## Instructions to follow
Print the entries exactly as given.

[Recorded data]
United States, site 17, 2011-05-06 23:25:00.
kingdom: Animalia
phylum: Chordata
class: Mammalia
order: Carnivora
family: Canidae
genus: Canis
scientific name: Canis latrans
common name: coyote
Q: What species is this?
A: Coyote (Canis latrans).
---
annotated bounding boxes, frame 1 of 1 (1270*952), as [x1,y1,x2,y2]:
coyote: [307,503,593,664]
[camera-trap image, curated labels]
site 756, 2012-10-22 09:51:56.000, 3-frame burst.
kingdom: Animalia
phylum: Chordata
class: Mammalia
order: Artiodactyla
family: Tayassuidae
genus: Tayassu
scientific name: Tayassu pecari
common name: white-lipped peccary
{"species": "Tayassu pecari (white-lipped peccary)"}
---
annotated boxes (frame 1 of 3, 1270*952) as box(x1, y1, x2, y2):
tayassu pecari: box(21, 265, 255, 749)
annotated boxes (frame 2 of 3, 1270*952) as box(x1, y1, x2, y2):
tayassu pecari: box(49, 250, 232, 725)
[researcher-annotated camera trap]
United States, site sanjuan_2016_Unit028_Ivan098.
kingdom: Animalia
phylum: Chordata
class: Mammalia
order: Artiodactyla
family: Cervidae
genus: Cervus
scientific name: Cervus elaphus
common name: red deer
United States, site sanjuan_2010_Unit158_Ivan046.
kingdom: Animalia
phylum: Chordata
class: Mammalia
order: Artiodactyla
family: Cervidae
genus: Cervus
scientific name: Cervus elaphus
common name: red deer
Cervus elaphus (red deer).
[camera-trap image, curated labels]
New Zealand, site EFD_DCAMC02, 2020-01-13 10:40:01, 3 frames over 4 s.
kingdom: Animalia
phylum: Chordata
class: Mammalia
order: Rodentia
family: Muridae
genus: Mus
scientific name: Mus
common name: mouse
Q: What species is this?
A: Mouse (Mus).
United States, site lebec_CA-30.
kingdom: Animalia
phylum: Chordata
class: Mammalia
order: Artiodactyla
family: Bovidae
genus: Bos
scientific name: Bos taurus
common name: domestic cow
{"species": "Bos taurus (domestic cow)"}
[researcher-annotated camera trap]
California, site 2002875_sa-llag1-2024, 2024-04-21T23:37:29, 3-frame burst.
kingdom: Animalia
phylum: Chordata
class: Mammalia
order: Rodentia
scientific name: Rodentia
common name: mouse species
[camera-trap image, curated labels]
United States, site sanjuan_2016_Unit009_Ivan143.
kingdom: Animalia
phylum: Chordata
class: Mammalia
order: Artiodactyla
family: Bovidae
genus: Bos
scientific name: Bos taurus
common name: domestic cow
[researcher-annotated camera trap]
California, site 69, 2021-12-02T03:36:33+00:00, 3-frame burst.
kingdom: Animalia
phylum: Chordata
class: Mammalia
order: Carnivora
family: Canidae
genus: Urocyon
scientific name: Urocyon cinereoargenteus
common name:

## Solution for this exercise
United States, site 17, 2011-05-06 23:25:00.
kingdom: Animalia
phylum: Chordata
class: Mammalia
order: Carnivora
family: Canidae
genus: Canis
scientific name: Canis latrans
common name: coyote
Q: What species is this?
A: Coyote (Canis latrans).
---
annotated bounding boxes, frame 1 of 1 (1270*952), as [x1,y1,x2,y2]:
coyote: [307,503,593,664]
[camera-trap image, curated labels]
site 756, 2012-10-22 09:51:56.000, 3-frame burst.
kingdom: Animalia
phylum: Chordata
class: Mammalia
order: Artiodactyla
family: Tayassuidae
genus: Tayassu
scientific name: Tayassu pecari
common name: white-lipped peccary
{"species": "Tayassu pecari (white-lipped peccary)"}
---
annotated boxes (frame 1 of 3, 1270*952) as box(x1, y1, x2, y2):
tayassu pecari: box(21, 265, 255, 749)
annotated boxes (frame 2 of 3, 1270*952) as box(x1, y1, x2, y2):
tayassu pecari: box(49, 250, 232, 725)
[researcher-annotated camera trap]
United States, site sanjuan_2016_Unit028_Ivan098.
kingdom: Animalia
phylum: Chordata
class: Mammalia
order: Artiodactyla
family: Cervidae
genus: Cervus
scientific name: Cervus elaphus
common name: red deer
United States, site sanjuan_2010_Unit158_Ivan046.
kingdom: Animalia
phylum: Chordata
class: Mammalia
order: Artiodactyla
family: Cervidae
genus: Cervus
scientific name: Cervus elaphus
common name: red deer
Cervus elaphus (red deer).
[camera-trap image, curated labels]
New Zealand, site EFD_DCAMC02, 2020-01-13 10:40:01, 3 frames over 4 s.
kingdom: Animalia
phylum: Chordata
class: Mammalia
order: Rodentia
family: Muridae
genus: Mus
scientific name: Mus
common name: mouse
Q: What species is this?
A: Mouse (Mus).
United States, site lebec_CA-30.
kingdom: Animalia
phylum: Chordata
class: Mammalia
order: Artiodactyla
family: Bovidae
genus: Bos
scientific name: Bos taurus
common name: domestic cow
{"species": "Bos taurus (domestic cow)"}
[researcher-annotated camera trap]
California, site 2002875_sa-llag1-2024, 2024-04-21T23:37:29, 3-frame burst.
kingdom: Animalia
phylum: Chordata
class: Mammalia
order: Rodentia
scientific name: Rodentia
common name: mouse species
[camera-trap image, curated labels]
United States, site sanjuan_2016_Unit009_Ivan143.
kingdom: Animalia
phylum: Chordata
class: Mammalia
order: Artiodactyla
family: Bovidae
genus: Bos
scientific name: Bos taurus
common name: domestic cow
[researcher-annotated camera trap]
California, site 69, 2021-12-02T03:36:33+00:00, 3-frame burst.
kingdom: Animalia
phylum: Chordata
class: Mammalia
order: Carnivora
family: Canidae
genus: Urocyon
scientific name: Urocyon cinereoargenteus
common name:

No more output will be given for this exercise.